**EXTRACTED TEXT:**
======
1967 Revisited; Widmark Dies
Burbank, California—Three recent movie-themed books are either instructive or indispensable. Leonard Maltin's annual Movie Guide contains a wealth of data from an independent-minded source who not only loves movies—he loves to know about movies, a claim few can credibly make.

Inside Inside by James Lipton, creator, executive producer, writer and host of Inside the Actors Studio, an excellent program on Bravo, recounts several movie moments culled from his impeccably researched interviews. One with Steven Spielberg explains why he tends to use a short lens—he likes master shots—and how he told young Henry Thomas he would never see E.T. (the extra-terrestrial) again during his chronologically, continuously shot 1982 smash, E.T..

A glaring error by publisher Dutton: the decision not to include an index. Whether Lipton's reminiscing about producing President Carter's inauguration or Bob Hope's 75th birthday for television, Inside Inside is full of facts that should have been sorted.

Pictures at a Revolution by Mark Harris is a well-informed examination of Oscar's five Best Picture nominees for 1967—when classic Hollywood gave way to a new aesthetic—which were: The Graduate, Bonnie and Clyde (pictured on the jacket cover), Doctor Dolittle, Guess Who's Coming to Dinner, and, the winner, In the Heat of the Night.

One need not agree with what former Entertainment Weekly staffer Harris makes of these hugely influential movies to gain from his accounts of each picture, all released during some of our darkest days—the late Sixties—when everything American seemed held in contempt by prevailing intellectuals.

Harris taps those times—40 years after an electrifying black man captivated the country (before he was smeared by the New Left) in three artistically and financially successful movies (To Sir, With Love, Guess Who's Coming to Dinner and In the Heat of the Night). Harris traces Hollywood's new arrivals—Robert Benton, Mike Nichols, Warren Beatty—and he signals grand departures, such as Katharine Hepburn's, bowing gracefully while chiding feminism by explicitly embracing her role as an upper middle class wife, or Miss Hepburn's Oscar-nominated co-star, Beah Richards, shellshocked at the assassination of Martin Luther King, Jr. on the eve of the Academy Awards. Hollywood lost its brightest in the muck of modern movies. Harris, while toasting the demise and doing so with some distortion, catches that sense of loss.
======
**DATA:**
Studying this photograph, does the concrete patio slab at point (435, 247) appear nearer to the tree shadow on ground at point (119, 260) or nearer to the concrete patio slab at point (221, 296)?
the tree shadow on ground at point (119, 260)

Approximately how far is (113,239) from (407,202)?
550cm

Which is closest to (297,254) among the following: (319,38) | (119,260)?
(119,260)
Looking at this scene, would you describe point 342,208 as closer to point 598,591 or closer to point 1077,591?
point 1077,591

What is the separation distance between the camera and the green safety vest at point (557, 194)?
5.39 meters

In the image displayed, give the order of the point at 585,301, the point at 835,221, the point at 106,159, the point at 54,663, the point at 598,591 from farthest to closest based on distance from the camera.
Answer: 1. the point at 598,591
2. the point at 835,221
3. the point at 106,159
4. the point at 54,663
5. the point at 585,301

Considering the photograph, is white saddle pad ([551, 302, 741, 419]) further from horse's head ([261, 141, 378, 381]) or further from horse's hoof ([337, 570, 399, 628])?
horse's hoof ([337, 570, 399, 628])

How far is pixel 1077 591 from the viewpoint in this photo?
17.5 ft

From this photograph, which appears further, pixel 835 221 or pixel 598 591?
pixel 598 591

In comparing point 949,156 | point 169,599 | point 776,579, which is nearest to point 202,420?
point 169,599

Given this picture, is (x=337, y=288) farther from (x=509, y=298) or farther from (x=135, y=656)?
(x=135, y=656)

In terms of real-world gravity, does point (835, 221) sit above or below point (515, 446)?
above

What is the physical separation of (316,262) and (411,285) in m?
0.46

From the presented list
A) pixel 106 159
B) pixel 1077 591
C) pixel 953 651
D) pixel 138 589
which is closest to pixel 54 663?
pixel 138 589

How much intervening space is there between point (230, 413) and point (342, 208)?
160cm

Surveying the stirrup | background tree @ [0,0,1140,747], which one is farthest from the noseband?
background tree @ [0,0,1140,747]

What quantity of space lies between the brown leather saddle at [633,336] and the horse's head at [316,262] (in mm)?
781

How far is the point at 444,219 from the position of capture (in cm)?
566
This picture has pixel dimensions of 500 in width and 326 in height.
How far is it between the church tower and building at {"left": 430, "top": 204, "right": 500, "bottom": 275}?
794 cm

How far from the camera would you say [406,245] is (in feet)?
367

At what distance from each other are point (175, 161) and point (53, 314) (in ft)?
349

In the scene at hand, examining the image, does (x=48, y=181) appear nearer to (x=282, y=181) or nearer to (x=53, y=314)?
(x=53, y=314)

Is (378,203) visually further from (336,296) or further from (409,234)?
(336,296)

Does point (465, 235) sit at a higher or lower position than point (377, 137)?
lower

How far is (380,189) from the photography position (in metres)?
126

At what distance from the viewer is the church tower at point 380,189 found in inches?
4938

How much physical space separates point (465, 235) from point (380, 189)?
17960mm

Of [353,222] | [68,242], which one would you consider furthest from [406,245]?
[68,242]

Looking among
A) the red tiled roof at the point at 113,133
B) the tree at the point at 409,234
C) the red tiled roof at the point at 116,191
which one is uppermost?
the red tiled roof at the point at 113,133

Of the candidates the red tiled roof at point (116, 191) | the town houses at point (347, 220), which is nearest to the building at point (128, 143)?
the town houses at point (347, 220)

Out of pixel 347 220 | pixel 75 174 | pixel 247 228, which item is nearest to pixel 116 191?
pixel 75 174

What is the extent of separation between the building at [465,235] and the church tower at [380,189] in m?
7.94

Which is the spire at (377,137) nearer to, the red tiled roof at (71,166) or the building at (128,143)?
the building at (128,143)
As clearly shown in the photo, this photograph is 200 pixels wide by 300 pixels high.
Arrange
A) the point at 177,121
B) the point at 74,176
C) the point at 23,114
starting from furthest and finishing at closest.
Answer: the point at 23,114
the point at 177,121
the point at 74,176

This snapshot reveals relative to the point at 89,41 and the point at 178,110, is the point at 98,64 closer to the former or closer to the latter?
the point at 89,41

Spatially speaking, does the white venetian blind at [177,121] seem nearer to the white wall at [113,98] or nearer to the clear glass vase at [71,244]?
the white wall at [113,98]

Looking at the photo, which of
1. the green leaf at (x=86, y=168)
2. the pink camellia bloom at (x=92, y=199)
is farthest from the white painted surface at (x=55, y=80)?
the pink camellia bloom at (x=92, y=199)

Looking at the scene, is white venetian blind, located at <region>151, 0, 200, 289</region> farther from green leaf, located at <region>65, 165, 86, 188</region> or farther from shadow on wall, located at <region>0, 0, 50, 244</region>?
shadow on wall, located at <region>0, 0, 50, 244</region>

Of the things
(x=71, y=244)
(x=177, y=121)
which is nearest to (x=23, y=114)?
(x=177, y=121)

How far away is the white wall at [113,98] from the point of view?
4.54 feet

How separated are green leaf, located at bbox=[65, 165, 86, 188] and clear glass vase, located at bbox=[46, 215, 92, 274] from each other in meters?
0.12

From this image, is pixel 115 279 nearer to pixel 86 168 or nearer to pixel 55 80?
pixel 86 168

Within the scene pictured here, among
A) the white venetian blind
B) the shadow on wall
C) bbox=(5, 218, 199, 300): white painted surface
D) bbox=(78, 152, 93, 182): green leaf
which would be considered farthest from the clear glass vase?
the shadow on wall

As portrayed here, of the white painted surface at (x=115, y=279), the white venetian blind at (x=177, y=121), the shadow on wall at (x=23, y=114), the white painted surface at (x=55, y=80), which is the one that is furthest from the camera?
======
**GIVEN PROBLEM:** Continue the review of recent movie-themed books, starting after its final sentence about Harris capturing that sense of loss.

**FINAL RESULT:**
Harris closes the breathless, infuriating Pictures at a Revolution with the words of a lone, black assimilationist who'd been attacked by college-bred leftists for being too bourgeois (though liberal Harris doesn't put it that way)—Sidney Poitier, telling a reporter shortly before In the Heat of the Night was released that he had done his best to portray the American Negro in a positive light: "I guess I was born out of joint with the times," he said, adding, "I have not made my peace with the times. They are still out of kilter. But I have made my peace with myself."

It has been four decades since movie stars Hepburn, Wayne, and Day—and, during what should have been his dawn, Sidney Poitier—were all but pushed aside for what came later, much of it smut, sludge and nonsense. People treasure Wayne, Day, and Hepburn, if not much of what has been on screen since.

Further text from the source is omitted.